Social Interaction Research Insights Topic Visualisation

Logo

📋 Summary

The SIRITVIS Python package helps you understand data from social media platforms like Instagram, Reddit or any other text data sources. It uses advanced techniques to find hidden patterns in large amounts of text data. SIRITVIS includes tools for gathering data, cleaning it, analyzing it, and visualizing the results. You can see where certain topics are being talked about on a map and how often they are mentioned.

SIRITVIS uses well-known methods from data science, machine learning, and mapping to ensure accurate results. It cleans the data thoroughly and uses reliable models to find meaningful topics. You can evaluate the quality of these topics using built-in tools. The package also includes visual tools to help you easily see the distribution of topics on a map.

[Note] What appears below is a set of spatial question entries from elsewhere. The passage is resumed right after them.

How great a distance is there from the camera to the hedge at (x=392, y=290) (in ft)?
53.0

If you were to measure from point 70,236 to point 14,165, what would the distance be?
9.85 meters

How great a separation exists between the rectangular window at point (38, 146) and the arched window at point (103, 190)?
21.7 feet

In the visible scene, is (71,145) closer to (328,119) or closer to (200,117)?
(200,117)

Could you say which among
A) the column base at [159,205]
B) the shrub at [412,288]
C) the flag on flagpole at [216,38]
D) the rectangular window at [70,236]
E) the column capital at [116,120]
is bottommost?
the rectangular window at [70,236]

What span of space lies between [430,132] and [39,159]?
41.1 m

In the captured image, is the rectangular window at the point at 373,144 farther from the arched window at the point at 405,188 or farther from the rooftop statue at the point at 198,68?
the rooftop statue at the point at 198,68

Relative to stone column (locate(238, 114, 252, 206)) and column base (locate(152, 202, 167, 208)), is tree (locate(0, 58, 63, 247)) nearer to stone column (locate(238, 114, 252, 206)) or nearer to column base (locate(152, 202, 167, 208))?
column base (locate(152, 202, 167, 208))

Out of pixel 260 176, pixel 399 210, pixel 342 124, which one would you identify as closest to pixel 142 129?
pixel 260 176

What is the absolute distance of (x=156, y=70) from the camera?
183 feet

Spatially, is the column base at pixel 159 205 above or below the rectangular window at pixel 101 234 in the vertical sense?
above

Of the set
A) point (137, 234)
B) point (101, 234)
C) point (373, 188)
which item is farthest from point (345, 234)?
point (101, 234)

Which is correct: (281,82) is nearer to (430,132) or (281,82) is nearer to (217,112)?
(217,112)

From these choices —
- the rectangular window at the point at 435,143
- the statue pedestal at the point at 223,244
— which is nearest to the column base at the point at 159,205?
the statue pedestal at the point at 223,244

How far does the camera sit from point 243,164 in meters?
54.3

A key feature of SIRITVIS is its ability to show where on a world map people are talking about different topics. It can categorize these places by the sentiment of the posts, such as positive, negative, or neutral. You can also search for specific keywords and see where they appear on the map.

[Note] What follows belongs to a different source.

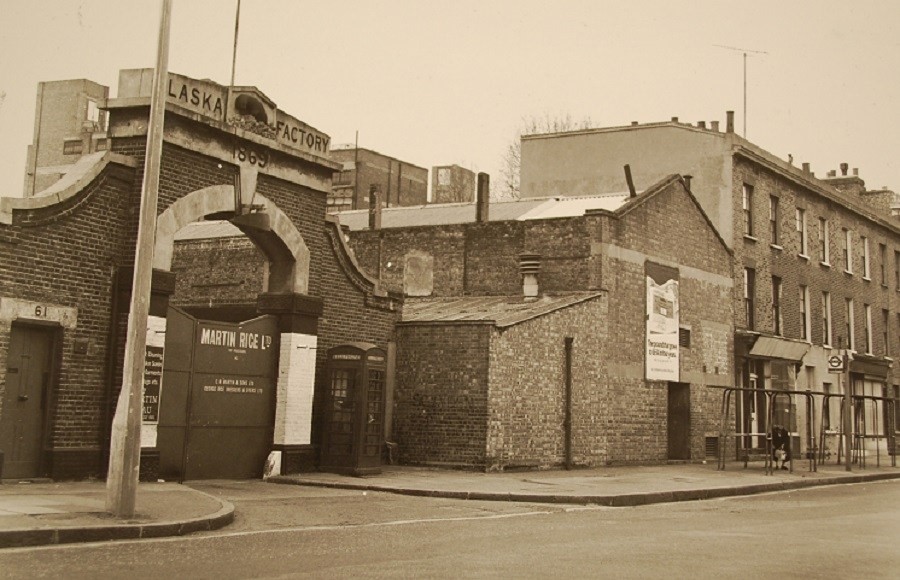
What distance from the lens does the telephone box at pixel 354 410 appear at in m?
19.5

SIRITVIS is helpful in various areas, like marketing, politics, and disaster response, by providing tools to analyze the spread of topics. It helps users understand their audience better and make informed decisions based on the analysis of social media data.

📝 How to cite

Narwade, S., Kant, G., Säfken, B., and Leiding, B. (2023), SIRITVIS: Social Interaction Research Insights Topic Visualisation. Journal of Open Source Software, https://joss.theoj.org/papers/b51be70e9634e45d8035ee20b6147d76.

Markdown: DOI

HTML: DOI badge

Advisory

  • Ensure Python version '>=3.10, <3.11'.
  • Utilize IDEs like Visual Studio or platforms like Google Colab for enhanced plot visualization.
  • Refer to the provided sample dataset for better comprehension.

💡 Features

  • Data Streaming 💾
  • Data Cleaning 🧹
  • Topic Model Training and Evaluation :dart:
  • Topic Visual Insights 🔍
  • Trending Topic Geo Visualisation 🌏

🛠 Installation

Attention: SIRITVIS is specifically tailored for operation on Python 3.10, and its visualization capabilities are optimized for Python notebooks. Extensive testing has been conducted under these specifications. For the best compatibility and performance, we advise setting up a fresh (conda) environment utilizing Python 3.10.10.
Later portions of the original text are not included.